Pour le respect de ces plafonds, les conditions de ressources sont appréciées dans les conditions prévues à l'article 3 de l'arrêté du 4 octobre 2001 susvisé.

Le non-respect de ces dispositions est assimilé à une inexécution des obligations de l'accédant au sens de l'article 11 de la loi n° 84-595 du 12 juillet 1984.

Le montant de la partie de la redevance mensuelle correspondant au droit de l'accédant à la jouissance du logement et mentionné au II de l'article R. 331-76-5-1 ne peut excéder des plafonds, exprimés en euros par mètre carré de surface utile telle que définie à l'article R. 331-10. Ces plafonds sont fixés en annexe I, selon les zones définies à l'article R. 304-1 du code de la construction et de l'habitation. La surface utile peut être augmentée, dans la limite de 6 mètres carrés, de la moitié de la surface du garage ou emplacement réservé au stationnement des véhicules, annexé au logement et faisant l'objet d'une jouissance exclusive par l'accédant.

Les plafonds sont révisés au 1er janvier de chaque année en fonction de la variation annuelle de l'indice de référence des loyers appréciée entre la valeur du 2e trimestre de l'antépénultième année et celle du 2e trimestre de l'année précédente.

Pour les opérations mentionnées au I de l'article R. 331-76-5-1, le prix de vente maximum mentionné au II du même article est fixé, en euros par mètre carré de surface utile, au montant défini à l'annexe II au présent arrêté, selon les zones définies à l'article R. 304-1, majoré du montant de la taxe sur la valeur ajoutée applicable. La surface prise en compte est déterminée dans les conditions fixées à l'article 2.

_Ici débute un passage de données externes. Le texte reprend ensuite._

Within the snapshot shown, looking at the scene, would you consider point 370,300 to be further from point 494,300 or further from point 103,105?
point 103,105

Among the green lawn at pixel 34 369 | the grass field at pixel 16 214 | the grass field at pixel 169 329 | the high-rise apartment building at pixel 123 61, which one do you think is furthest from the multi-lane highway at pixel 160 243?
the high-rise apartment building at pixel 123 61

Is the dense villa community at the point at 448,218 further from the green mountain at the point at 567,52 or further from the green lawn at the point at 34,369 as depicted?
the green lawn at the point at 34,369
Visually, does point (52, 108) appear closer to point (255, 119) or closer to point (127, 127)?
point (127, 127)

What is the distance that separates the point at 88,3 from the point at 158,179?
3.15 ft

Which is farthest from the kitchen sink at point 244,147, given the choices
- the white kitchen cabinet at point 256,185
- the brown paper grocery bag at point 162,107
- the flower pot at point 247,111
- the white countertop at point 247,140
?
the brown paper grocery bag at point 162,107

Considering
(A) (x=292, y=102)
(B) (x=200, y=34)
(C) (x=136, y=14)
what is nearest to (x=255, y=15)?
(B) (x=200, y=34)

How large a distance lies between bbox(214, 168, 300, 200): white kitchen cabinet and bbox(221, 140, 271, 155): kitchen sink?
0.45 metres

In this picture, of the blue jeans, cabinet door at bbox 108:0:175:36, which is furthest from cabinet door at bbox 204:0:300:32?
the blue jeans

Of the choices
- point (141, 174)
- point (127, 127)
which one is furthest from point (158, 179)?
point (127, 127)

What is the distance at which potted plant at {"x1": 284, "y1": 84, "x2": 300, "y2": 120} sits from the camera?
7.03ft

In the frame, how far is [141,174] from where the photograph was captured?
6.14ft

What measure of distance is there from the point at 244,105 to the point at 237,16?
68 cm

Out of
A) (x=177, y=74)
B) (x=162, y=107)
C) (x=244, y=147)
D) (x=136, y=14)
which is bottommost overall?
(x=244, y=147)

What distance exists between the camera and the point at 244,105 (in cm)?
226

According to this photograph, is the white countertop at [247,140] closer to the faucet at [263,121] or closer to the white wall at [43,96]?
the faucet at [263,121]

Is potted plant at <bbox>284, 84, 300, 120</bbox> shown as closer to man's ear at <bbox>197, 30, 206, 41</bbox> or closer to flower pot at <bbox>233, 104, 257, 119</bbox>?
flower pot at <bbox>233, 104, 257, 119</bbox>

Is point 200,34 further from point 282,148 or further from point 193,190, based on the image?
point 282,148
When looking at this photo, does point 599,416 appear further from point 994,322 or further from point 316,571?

Les prix plafonds définis à l'alinéa précédent sont révisés chaque année le 1er janvier en fonction de la variation annuelle de l'indice du coût de la construction appréciée entre la valeur du deuxième trimestre de l'antépénultième année et celui de l'année précédente.

La minoration mentionnée au II de l'article R. 331-76-5-1 est égale à 1 % du prix de vente par an.

Le ménage bénéficie, en cas de levée d'option, de la garantie de rachat de son logement, mentionnée au II de l'article R. 331-76-5-1, par le vendeur qui a bénéficié de la décision d'agrément ou par une personne morale avec qui le vendeur a conclu une convention à cet effet. Sous réserve que le logement soit toujours occupé à titre de résidence principale, la garantie peut être mise en jeu, sur demande de l'emprunteur ou du co-emprunteur, dans les quinze ans à compter de la date de levée d'option. La demande, par lettre recommandée avec demande d'avis de réception, doit intervenir dans un délai d'un an suivant la survenance, pour l'emprunteur ou le co-emprunteur, de l'un des faits suivants :

-décès ;

-décès d'un descendant direct faisant partie du ménage ;

-mobilité professionnelle impliquant un trajet de plus de 70 km entre le nouveau lieu de travail et le logement financé ;

-chômage d'une durée supérieure à un an attestée par l'inscription à l'institution mentionnée à l'article L. 5312-1 du code du travail ;

-invalidité reconnue soit par la carte d'invalidité prévue à l'article 173 du code de la famille et de l'aide sociale, soit par la décision de la commission technique d'orientation et de reclassement professionnel (COTOREP) ;

-divorce ;

-dissolution d'un pacte civil de solidarité.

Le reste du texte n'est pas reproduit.